Un risque pointé par l'ONF
Pourtant, un rapport mené par l'Office national des forêts (ONF), paru en 2020, conseillait à la municipalité de construire la route à un autre endroit pour le préserver ; ou, à défaut, de respecter un écart de 3 à 12 mètres en la route et l'arbre. Aucune de ces deux indications n'a été respectée. L'étude indiquait pourtant que : "Si la section racinaire est réalisée à moins de 3,32 mètres par rapport au collet de l’arbre, la limite d’élasticité des racines peut être dépassée et des fissures dans le sol peuvent apparaître. Un basculement de l’arbre immédiat ou à court terme est alors possible".
Un arbre fragilisé ?
Selon Alain Berthet, porte-parole de "Non Au Béton", la chute de la branche survenue dimanche pourrait être un premier incident lié à la bétonisation. "Il est évident que nous ne pouvons rien affirmer avec certitude pour l'instant. Mais nous craignons que ce drame évité de justesse soit la manifestation de tout ce que l'on expliquait depuis plusieurs années, et que le maire de Castelnau a toujours ignoré" explique, circonspect, le porte-parole.
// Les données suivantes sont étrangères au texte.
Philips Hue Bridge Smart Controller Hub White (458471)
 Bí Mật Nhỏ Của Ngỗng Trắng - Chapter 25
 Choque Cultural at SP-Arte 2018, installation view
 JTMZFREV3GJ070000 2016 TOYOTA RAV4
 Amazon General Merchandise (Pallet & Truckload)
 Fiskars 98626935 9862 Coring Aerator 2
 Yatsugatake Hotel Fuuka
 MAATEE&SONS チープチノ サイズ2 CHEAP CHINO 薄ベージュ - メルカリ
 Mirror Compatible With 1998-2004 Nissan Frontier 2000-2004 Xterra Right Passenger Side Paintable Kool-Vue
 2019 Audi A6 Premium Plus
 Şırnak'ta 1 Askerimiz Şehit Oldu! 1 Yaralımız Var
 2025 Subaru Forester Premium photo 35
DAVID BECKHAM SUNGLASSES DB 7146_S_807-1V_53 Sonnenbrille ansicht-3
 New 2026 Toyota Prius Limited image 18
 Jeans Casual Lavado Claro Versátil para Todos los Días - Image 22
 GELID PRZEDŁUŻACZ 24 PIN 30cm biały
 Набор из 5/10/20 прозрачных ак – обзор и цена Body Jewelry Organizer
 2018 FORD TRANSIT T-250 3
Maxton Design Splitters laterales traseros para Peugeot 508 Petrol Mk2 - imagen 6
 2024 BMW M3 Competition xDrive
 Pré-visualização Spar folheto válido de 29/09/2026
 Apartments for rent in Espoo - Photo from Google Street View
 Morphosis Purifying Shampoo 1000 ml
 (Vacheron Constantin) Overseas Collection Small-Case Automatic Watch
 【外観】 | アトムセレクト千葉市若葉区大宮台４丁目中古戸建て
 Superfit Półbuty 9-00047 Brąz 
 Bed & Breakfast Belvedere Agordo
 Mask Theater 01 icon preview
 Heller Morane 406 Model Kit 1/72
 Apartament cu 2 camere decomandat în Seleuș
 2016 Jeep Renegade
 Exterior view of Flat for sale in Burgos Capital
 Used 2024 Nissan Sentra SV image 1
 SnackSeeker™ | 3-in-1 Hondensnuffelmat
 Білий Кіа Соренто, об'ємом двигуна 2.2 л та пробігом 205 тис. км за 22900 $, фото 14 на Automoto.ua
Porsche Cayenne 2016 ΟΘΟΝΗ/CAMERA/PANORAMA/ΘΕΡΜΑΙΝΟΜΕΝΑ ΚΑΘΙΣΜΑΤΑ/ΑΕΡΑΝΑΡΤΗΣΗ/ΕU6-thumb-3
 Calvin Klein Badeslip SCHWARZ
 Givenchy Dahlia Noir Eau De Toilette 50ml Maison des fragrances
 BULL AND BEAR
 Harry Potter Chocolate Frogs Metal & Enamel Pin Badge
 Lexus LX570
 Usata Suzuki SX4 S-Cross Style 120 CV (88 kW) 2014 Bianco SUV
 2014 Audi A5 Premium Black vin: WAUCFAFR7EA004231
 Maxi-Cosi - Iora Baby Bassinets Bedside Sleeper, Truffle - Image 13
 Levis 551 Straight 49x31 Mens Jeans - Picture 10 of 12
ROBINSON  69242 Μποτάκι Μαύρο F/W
Deuxième défaite pour le collectif en 2023
En 2023, le collectif retente sa chance auprès du tribunal administratif, cette fois pour tenter de faire interdire les travaux de raccordement en eaux et électricité des logements. Plus précisément, la pose d'une dalle en béton à proximité du chêne qui permettrait ce raccordement. Une fois encore, la justice administrative donne raison à la municipalité. Nouvelle défaite pour les opposants, et nouvelle bétonisation de la zone entourant le chêne
"Beaucoup d'énergie pour pas grand-chose"
Christian Bedos
Interrogé, Christian Bedos ne prévoit pas de relancer des recours après cet événement, ni même de déposer quelconques plaintes, celui qui habite Castelnau-le-Lez depuis 56 ans se dit aujourd'hui résigné. "On a trop donné, trop dépensé dans cette affaire. C'est beaucoup d'énergie pour finalement pas grand-chose. La justice ne nous a jamais écoutés" conclut, amer, Christian Bedos, encore ému de la chute de la branche qui aurait pu lui coûter la vie.
Le maire se dédouane de toute responsabilité
Sollicité à propos de la chute de la branche, le maire de Castelnau-le-Lez, Frédéric Lafforgue (Divers Centre), s'est dit soucieux de l'état de la victime, mais défend sa vision : "L'arbre est sur un espace privé, celui de Monsieur Bedos, il lui revient alors de s'assurer de son état et de sa restauration si besoin".
L'arbre va-t-il au moins faire l'objet de surveillance particulière, dès lors qu'il est fragilisé depuis la chute de cette grosse branche ? "Non", répond le maire.